Rich lived exceptionally well, travelling extensively, taking long trips to several new places every year. He always invited friends or family to join him on his vacations. He was a long-suffering Toronto sports fan, with seasons tickets to the Leafs, Raptors, Jays and Argos, as well as the theatre.

He bought a nice cottage on a lake, mostly for his extended family to hang out together. He sold some investments and paid cash, but then immediately borrowed 75% back to invest, to minimize the effect on his portfolio.

Rich knew many people that had suffered from cancer, so he made very large donations every year for cancer and several other charities that were meaningful for him. He felt proud to have several charities mention his name on commemorative plaques.

From Bill Gates, he got the idea to setup “Rich’s Charitable Foundation”, which would outlive him, continuing to support the charities important to him.

Rich’s huge portfolio gave him such a great feeling of self-confidence and security. His life was full of great options and he loved the freedom.

More valuable to him, though, was that he felt he was an inspiration to his family and friends as to what one ordinary man can do just by managing his money exceptionally.

 

The Point of the Story

This story is an illustration only of the principles in my next article: Rempel Maximum – 5 Steps to Becoming a Multi-Millionaire.

The “Rempel Maximum” is a process to build as much wealth as you can in a solid, reliable way. It is best to think of the Rempel Maximum as a concept – a set of tools, not a recipe. Do none of it, a bit, or the amount you are comfortable with that will give you the life you want.

It can include a variety of tax and investment strategies (tools).
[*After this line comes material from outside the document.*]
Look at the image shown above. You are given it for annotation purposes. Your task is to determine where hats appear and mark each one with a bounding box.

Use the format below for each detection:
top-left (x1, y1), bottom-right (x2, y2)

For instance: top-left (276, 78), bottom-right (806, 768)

You can choose which of these tools make sense for you and how big or small to go.

A quick caveat. Doing these ideas to the maximum is probably not for you. It is only for the perhaps 3-5% of people that are aggressive wealth-builders, have a high risk tolerance and are highly motivated to become wealthy. Even these wealth-builders should probably not push it to the maximum.

Why build wealth? It’s not about the money. It’s about your life.

The benefits of being wealthy are hard to put into words until you get there. There is the obvious great lifestyle, but the emotional benefits are most important.

Security. Freedom. Self-confidence. These are priceless.